Installation

There are two packages to install, the engine itself, and the training data for a language.

Linux

Tesseract is available directly from many Linux distributions. The package is generally called ‘tesseract’ or ‘tesseract-ocr’ – search your distribution’s repositories to find it. E.g. on a recent ubuntu or debian system, simply


sudo apt-get install tesseract-ocr

will install the program.

Packages are also generally available for language training data (search the repositories,) but if not you will need to download the appropriate training data at code.google.com/p/tesseract-ocr/downloads/list, unpack it, and copy the .traineddata file into the ‘tessdata’ directory, probably /usr/share/tesseract-ocr/tessdata or /usr/share/tessdata, depending on your distribution.

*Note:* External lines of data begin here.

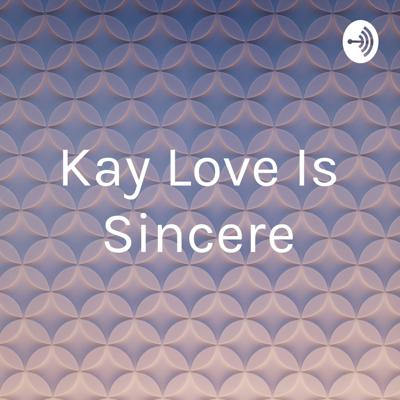 Kay Love Is Sincere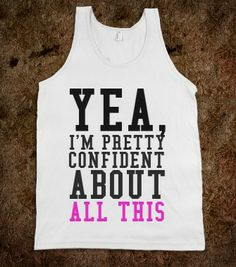 CONFIDENT ABOUT ALL THIS - glamfoxx.com - Skreened T-shirts, Organic Shirts, Hoodies, Kids Tees, Baby One-Pieces and Tote Bags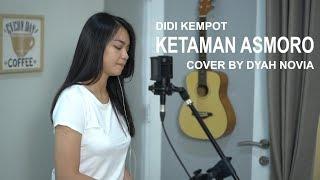 Download lagu Ketaman Asmoro Didi Kempot Cover By Dyah Novia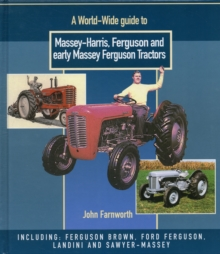 A World Wide Guide to Massey Harris, Ferguson and Early Massey Ferguson Tractors, Hardback Book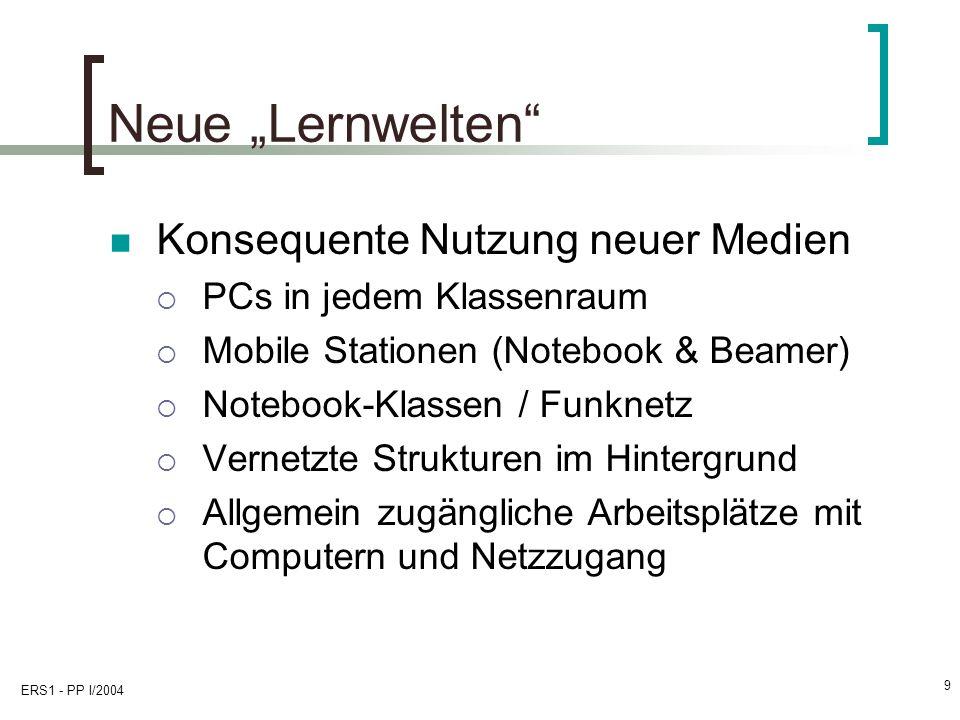 ERS1 - PP I/2004 9 Neue Lernwelten Konsequente Nutzung neuer Medien PCs in jedem Klassenraum Mobile Stationen (Notebook & Beamer) Notebook-Klassen / F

If Tesseract isn’t available for your distribution, or you want to use a newer version than is available, you can compile your own (cf. http://code.google.com/p/tesseract-ocr/wiki/Compiling).

Note that older versions of Tesseract only supported processing TIFF files and their language training data format is incompatible with the one which is used in 3.0.x.

Mac OS X

The easiest way to install Tesseract is through homebrew (http://brew.sh) . Once homebrew is installed, you can install Tesseract by running the command:  brew install tesseract.

If you want to use language training data not included with the homebrew package, download the appropriate training data, open it with Finder, and copy the .traineddata file into the /usr/local/Cellar/tesseract/<version>/share/tessdata directory.

Windows

An installer is available for Windows from our download page. This includes the English training data.

If you want to use another language, download the appropriate training data, unpack it using 7-zip (http://www.7-zip.org/) , and copy the .traineddata file into the ‘tessdata’ directory, probably


C:\Program Files\Tesseract OCR\tessdata.

Other Platforms

Tesseract may work on more exotic platforms too. You can either try compiling it yourself, or take a look at the list of other projects using Tesseract.

System requirements

Tesseract has a small footprint and will run on most recent hardware, even on mobile devices.

Documentation

Most relevant documentation can be found at the project website,http://code.google.com/p/tesseract-ocr/.